A greve representa um momento de irrupção do tempo em que as categorias estão dispostas a discutir propostas que visam à suspensão imediata do sucateamento estrutural e pedagógico, aprofundado pelos nossos sucessivos governos neoliberais. A pesquisa acadêmico-científica no Brasil agoniza. Não pelo seu conteúdo, mas sim pela forma, pois a organização dos cursos de pós-graduação limita este conteúdo a um tempo e a um espaço pré-estabelecidos. A expansão dos cursos de pós-graduação que o governo PT vem proferindo nos últimos sete anos deixa a desejar para quem defende uma expansão que favoreça a criação livre, densa e sem tempo pré-determinado para seu término. A agonia da pós-graduação concentra-se no curto tempo cada vez mais “socialmente” necessário para se realizar uma pesquisa.
 
A postura de Capes e CNPq desconsidera um movimento inédito no Brasil: os cursos de pós-graduação decretaram um basta no tempo limitado de pesquisa e reivindicam a discussão sobre o significado social de um pós-graduando no Brasil. A nossa reivindicação é por melhores condições de estudo, mais recursos para os programas de pós-graduação, maior tempo para a pesquisa, mais verba para a assistência estudantil, como por exemplo, restaurantes universitários, criação de creches e bibliotecas. As nossas reivindicações que são uma parte das pautas da nossa categoria – estudantes da universidade – tem nos movido para a ação de discutir, organizar, escrever, refletir, analisar dentro do contratempo burguês ou, em outras palavras, analisar dentro do movimento da greve.
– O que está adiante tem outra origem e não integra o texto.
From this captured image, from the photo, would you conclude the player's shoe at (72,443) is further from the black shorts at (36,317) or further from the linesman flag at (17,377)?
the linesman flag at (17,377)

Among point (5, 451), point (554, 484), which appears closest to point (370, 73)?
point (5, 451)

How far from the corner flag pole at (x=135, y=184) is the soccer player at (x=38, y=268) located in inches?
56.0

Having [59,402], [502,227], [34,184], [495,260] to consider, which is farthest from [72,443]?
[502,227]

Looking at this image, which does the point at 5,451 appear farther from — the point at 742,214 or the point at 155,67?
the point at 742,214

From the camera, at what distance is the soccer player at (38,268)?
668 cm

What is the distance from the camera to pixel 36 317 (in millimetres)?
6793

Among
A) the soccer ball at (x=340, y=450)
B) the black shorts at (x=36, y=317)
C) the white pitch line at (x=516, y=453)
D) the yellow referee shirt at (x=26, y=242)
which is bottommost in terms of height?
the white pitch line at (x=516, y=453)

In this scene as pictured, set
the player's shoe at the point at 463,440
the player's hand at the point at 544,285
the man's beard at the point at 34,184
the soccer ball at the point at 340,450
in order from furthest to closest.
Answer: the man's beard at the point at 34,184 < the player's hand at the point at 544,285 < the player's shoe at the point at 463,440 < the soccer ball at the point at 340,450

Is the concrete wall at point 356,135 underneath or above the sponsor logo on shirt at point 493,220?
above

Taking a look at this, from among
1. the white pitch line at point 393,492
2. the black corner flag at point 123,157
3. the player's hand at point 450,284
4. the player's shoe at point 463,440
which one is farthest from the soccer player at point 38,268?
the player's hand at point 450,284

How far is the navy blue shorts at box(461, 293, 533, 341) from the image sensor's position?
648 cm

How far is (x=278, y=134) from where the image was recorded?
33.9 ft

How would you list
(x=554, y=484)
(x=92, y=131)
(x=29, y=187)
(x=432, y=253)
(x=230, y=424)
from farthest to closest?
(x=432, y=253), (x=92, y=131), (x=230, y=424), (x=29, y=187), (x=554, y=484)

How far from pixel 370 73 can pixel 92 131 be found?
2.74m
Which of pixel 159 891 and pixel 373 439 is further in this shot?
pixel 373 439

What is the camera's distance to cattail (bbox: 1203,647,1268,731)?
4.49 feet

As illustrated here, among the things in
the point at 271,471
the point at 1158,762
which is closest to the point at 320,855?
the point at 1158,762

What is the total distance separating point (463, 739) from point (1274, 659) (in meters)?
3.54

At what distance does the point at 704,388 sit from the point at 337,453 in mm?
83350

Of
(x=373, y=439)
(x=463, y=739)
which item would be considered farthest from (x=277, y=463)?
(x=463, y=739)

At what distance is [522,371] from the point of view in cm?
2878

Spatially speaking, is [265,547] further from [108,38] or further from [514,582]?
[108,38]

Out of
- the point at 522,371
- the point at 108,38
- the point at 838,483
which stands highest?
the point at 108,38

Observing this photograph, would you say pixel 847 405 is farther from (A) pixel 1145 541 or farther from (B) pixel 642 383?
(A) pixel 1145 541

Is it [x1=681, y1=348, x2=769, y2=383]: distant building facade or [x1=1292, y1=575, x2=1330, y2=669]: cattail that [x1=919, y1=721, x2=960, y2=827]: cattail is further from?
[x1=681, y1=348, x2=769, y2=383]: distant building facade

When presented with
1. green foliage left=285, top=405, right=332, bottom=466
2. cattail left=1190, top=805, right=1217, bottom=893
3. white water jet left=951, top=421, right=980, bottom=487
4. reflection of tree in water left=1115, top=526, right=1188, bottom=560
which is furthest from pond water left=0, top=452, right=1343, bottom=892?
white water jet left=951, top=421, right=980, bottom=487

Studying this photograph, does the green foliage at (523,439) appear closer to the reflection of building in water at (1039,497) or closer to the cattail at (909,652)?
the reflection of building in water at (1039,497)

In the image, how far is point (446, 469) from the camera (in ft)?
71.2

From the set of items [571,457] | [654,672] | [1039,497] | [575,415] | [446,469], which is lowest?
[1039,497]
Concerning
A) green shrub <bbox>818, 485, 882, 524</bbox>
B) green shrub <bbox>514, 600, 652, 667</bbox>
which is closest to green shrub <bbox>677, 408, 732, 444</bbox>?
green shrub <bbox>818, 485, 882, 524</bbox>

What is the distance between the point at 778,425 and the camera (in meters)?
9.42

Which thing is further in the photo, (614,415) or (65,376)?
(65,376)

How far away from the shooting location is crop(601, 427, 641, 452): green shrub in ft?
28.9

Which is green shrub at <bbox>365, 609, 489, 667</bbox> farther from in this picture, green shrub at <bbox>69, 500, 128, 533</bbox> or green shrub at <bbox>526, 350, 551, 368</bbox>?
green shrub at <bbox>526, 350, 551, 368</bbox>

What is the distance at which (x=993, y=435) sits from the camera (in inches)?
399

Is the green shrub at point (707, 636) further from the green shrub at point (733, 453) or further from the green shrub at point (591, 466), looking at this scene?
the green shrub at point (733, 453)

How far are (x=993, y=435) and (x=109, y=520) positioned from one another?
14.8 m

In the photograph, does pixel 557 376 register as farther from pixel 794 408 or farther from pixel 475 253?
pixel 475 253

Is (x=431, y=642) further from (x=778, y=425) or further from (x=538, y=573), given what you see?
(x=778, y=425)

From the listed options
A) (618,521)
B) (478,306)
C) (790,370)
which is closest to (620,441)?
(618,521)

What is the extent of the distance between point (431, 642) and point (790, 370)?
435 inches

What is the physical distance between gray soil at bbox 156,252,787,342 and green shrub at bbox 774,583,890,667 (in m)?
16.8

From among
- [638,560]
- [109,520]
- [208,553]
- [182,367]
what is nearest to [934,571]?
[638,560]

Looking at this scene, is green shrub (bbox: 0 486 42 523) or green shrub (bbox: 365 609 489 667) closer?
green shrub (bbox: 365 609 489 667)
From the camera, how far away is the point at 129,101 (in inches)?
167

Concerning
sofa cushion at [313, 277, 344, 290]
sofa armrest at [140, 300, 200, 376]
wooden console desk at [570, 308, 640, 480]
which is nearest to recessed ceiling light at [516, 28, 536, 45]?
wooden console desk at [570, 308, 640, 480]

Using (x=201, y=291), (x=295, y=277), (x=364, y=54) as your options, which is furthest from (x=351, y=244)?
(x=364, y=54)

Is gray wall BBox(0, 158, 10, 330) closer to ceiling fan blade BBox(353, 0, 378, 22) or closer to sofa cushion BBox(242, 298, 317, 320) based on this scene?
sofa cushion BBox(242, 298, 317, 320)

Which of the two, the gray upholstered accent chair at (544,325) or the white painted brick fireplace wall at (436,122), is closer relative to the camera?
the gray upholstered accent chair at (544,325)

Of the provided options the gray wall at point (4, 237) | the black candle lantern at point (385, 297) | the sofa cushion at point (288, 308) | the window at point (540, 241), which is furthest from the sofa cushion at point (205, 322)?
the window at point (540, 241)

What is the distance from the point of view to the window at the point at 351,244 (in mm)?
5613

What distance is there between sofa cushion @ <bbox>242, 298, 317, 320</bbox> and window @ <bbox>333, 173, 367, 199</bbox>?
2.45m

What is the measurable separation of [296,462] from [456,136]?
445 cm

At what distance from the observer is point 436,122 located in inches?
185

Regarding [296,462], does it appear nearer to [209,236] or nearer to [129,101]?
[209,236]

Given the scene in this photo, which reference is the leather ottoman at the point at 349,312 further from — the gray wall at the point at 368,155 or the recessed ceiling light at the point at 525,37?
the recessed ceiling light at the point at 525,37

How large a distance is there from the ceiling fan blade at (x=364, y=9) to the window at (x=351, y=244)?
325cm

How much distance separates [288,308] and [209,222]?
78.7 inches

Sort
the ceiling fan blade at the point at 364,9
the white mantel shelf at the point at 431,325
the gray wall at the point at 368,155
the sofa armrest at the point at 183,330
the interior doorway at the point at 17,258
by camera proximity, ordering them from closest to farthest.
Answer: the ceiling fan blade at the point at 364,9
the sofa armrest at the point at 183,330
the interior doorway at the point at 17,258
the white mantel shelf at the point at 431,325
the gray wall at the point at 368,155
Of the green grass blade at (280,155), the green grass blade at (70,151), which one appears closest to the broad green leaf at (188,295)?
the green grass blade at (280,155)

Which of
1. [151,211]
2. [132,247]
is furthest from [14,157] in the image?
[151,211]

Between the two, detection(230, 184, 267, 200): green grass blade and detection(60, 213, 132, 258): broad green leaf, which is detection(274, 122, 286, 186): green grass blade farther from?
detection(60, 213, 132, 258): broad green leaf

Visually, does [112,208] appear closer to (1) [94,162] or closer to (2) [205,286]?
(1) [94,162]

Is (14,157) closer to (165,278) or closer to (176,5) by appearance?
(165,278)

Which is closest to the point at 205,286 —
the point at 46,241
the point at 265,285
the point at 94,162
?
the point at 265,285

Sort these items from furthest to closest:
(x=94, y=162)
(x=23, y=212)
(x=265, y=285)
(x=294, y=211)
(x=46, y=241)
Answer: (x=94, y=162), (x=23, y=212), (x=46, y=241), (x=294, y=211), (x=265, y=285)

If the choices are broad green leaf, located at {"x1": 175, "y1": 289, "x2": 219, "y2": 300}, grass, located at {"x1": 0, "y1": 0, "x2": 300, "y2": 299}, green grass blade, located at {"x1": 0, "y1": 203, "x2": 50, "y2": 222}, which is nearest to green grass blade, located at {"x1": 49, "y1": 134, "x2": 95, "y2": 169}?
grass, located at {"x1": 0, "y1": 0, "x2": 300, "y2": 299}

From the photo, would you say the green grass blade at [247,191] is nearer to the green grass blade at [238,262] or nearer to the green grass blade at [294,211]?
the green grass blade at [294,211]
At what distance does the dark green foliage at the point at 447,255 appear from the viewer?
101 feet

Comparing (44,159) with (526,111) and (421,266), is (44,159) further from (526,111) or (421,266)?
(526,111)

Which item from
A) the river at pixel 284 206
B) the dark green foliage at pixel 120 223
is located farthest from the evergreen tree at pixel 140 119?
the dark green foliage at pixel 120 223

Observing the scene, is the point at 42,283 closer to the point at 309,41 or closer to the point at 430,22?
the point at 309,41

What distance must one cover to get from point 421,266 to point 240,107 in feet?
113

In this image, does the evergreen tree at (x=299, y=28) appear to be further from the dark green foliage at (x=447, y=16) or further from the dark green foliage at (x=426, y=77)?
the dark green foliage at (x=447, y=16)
Tal movimento de greve vem nos definindo como partícipes do principio filosófico-político da universidade, nos reinserindo dentro deste espaço.
 
Não seria possível, nesse sentido, com a adequação de calendário letivo que fizemos por conta da nossa greve, manter os prazos estipulados – a contragosto estudantil – pelos nossos órgãos de fomento: CAPES e CNPQ. A decisão desses órgãos de continuar as atividades letivas impede o movimento da pós-graduação em greve. Os órgãos de fomento devem respeitar as entidades compostas por estudantes da pós-graduação que pararam suas atividades letivas formais, deixar a cargo que cada universidade apresente a proposta de calendário letivo formal prorrogar os prazos de recebimento de bolsas de auxílio à pesquisa, das elaborações preliminares das qualificações de projetos de mestrado e doutorado, além das elaborações “finais” das defesas de mestrado e também de doutorado.
 
 Garantimos, com isso, a subsunção dos indivíduos e das instituições ao princípio filosófico-politico da universidade, asseguramos a articulação entre as três esferas que balizam o sentido social e político deste espaço e damos um salto qualitativo da abstração criativa, necessária para transformar os nossos espaços de luta, as nossas práticas,
 
Comando Estadual de Greve dos Pós-graduandos do Rio de Janeiro.